▶ **Directions**: When you copy the records that follow, please keep every word exactly as it is and leave out the pictures.

▶ **Short descriptive text snippets**:
━━━━━━━━━━━━━━━━━━━━━━━━━━━━━━

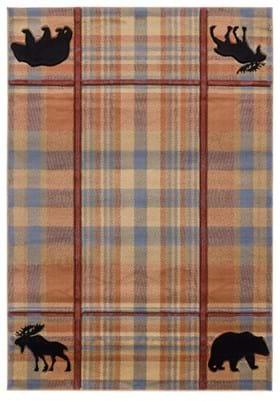 United Weavers 2055-40075 Nomad Plaid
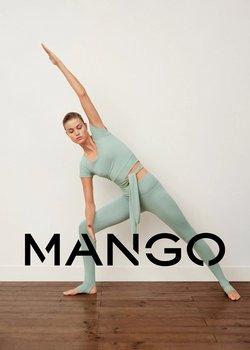 Catalogo Mango a Treviso ( Per altri 3 giorni )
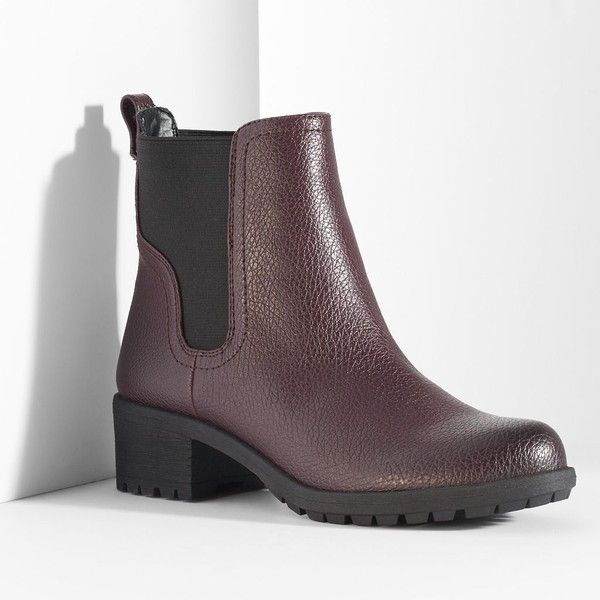 Simply Vera Vera Wang Women's Slip-On Chelsea Boots ($24) ❤ liked on Polyvore featuring shoes, boots, red, stretch boots, beatle boots, slip on boots, vegan boots and vegan chelsea boots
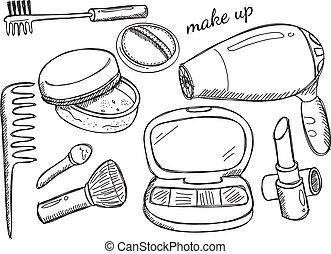 Maquillaje garabato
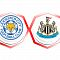 Prediksi: Leicester City vs Newcastle United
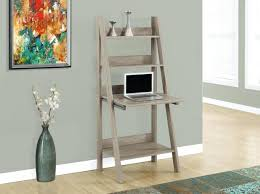 Leaning Bookshelf With Desk Desk Splendid Dark Taupe 26 Ladder Desk With Fold Up Work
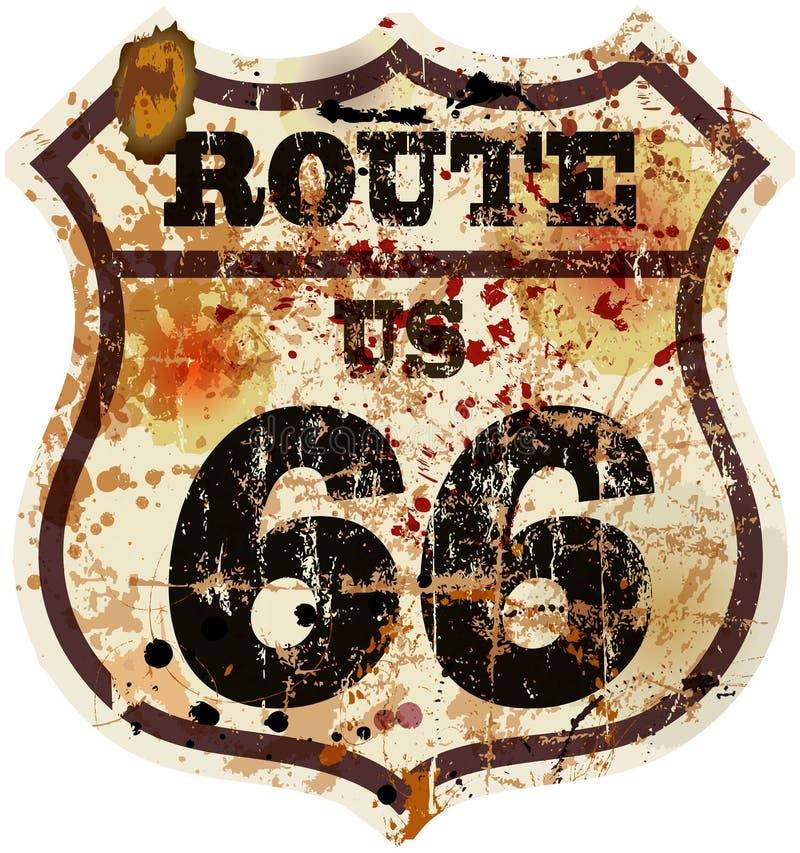Panneau routier de l'itinéraire 66 de vintage illustration de vecteur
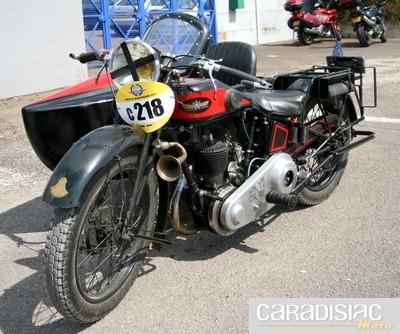Motos des origines à 1930.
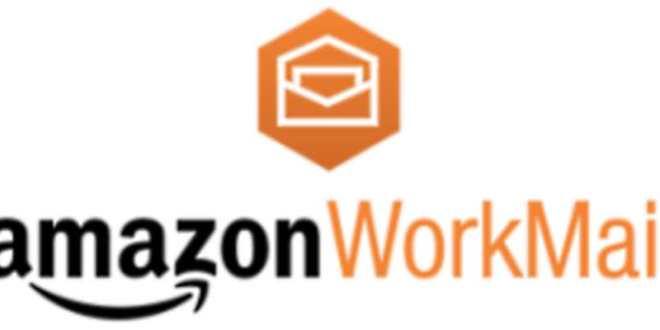 Amazon WorkMail est disponible pour tous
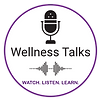 Wellness-Talks-New-Logo-big.png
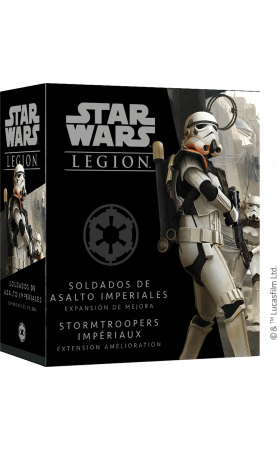 Star Wars Légion: Stormtroopers Impériaux Upgrade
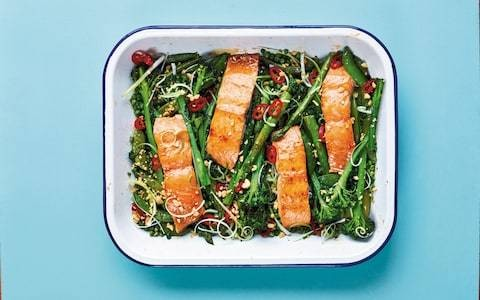 Sticky soy and honey roasted salmon and vegetables recipe
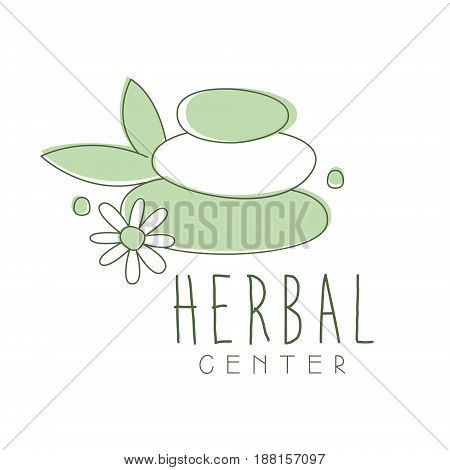 Herbal center logo symbol vector Illustration for business emblem, alternative medicine, homeopathy, holistic or ayurveda medicine center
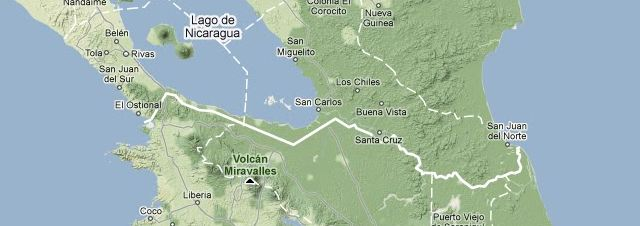 About Costa Rica, Nicaragua, their mutual border, and Google ...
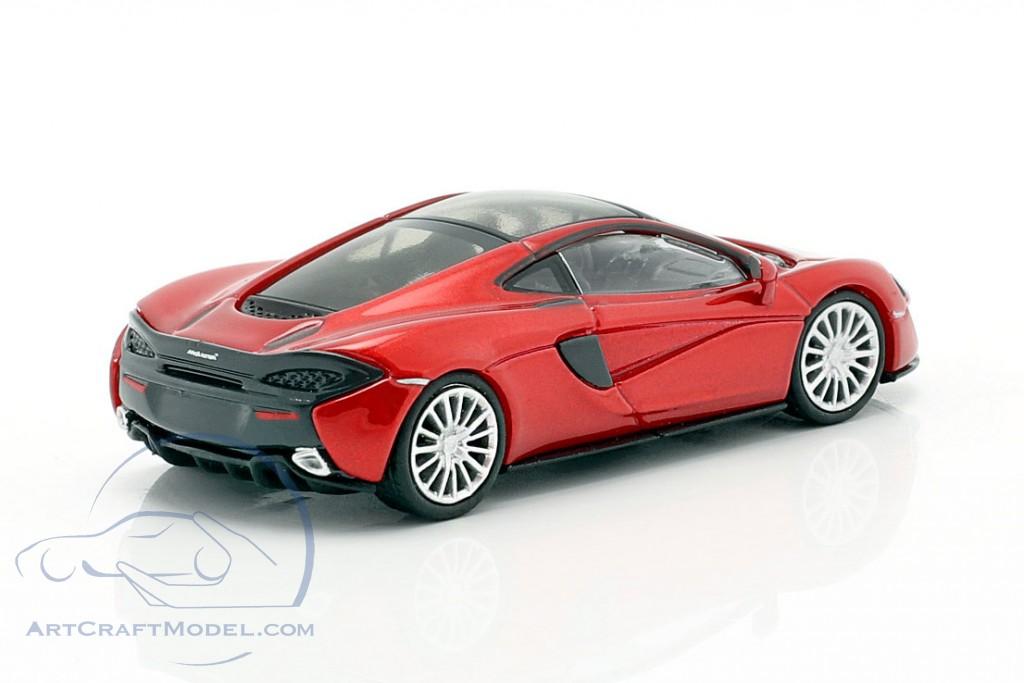 #870154522 Volcano Red 1:87 Minichamps McLaren 570 GT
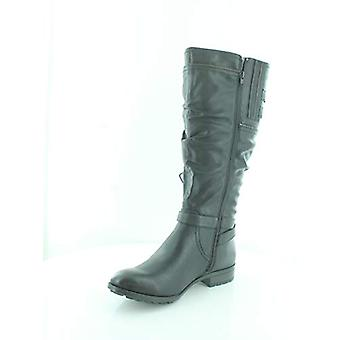 WHITE MOUNTAIN Remi Women's Boots Black Size 11 M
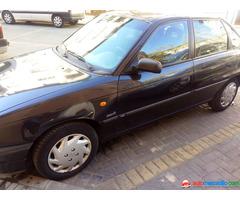 Opel astra 1.7 td económico y seguro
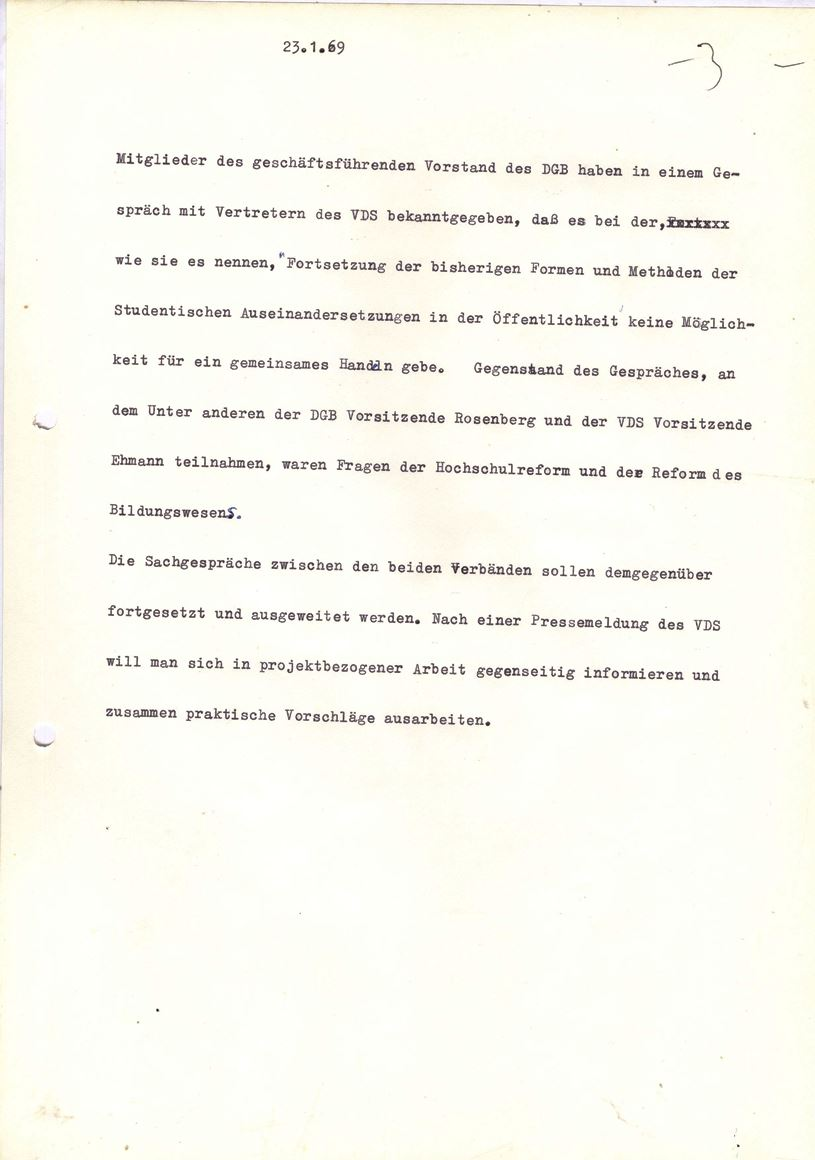Kiel_MF1969_549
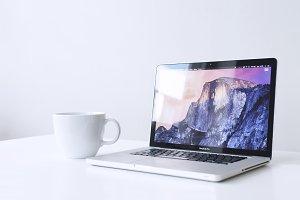 Macbook Pro #12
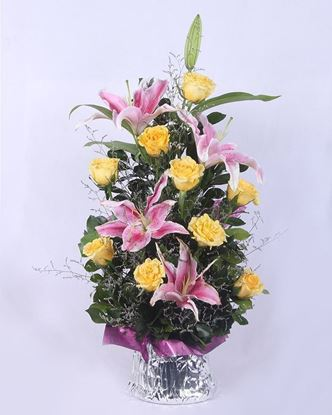 Picture of Raka Flower Fresh Flower Bouquet #99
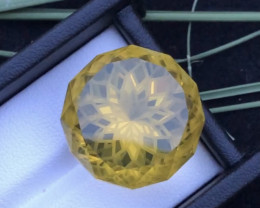 Spider Round Shape 52.20 ct  Dark Citrine Ring Size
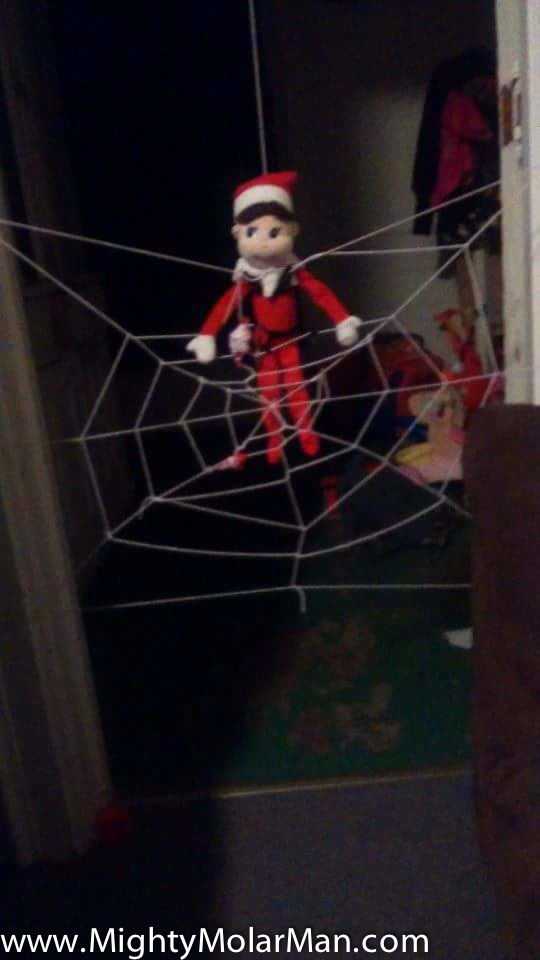 Elf On The Shelf Photo Contest-47.jpg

━━━━━━━━━━━━━━━━━━━━━━━━━━━━━━

▶ **The answer**:
 United Weavers 2055-40075 Nomad Plaid
 Catalogo Mango a Treviso ( Per altri 3 giorni )
 Simply Vera Vera Wang Women's Slip-On Chelsea Boots ($24) ❤ liked on Polyvore featuring shoes, boots, red, stretch boots, beatle boots, slip on boots, vegan boots and vegan chelsea boots
 Maquillaje garabato
 Prediksi: Leicester City vs Newcastle United
 Leaning Bookshelf With Desk Desk Splendid Dark Taupe 26 Ladder Desk With Fold Up Work
Panneau routier de l'itinéraire 66 de vintage illustration de vecteur
Motos des origines à 1930.
 Amazon WorkMail est disponible pour tous
 Wellness-Talks-New-Logo-big.png
 Star Wars Légion: Stormtroopers Impériaux Upgrade
 Sticky soy and honey roasted salmon and vegetables recipe
 Herbal center logo symbol vector Illustration for business emblem, alternative medicine, homeopathy, holistic or ayurveda medicine center
 About Costa Rica, Nicaragua, their mutual border, and Google ...
 #870154522 Volcano Red 1:87 Minichamps McLaren 570 GT
 WHITE MOUNTAIN Remi Women's Boots Black Size 11 M
 Opel astra 1.7 td económico y seguro
Kiel_MF1969_549
 Macbook Pro #12
 Picture of Raka Flower Fresh Flower Bouquet #99
 Spider Round Shape 52.20 ct  Dark Citrine Ring Size
 Elf On The Shelf Photo Contest-47.jpg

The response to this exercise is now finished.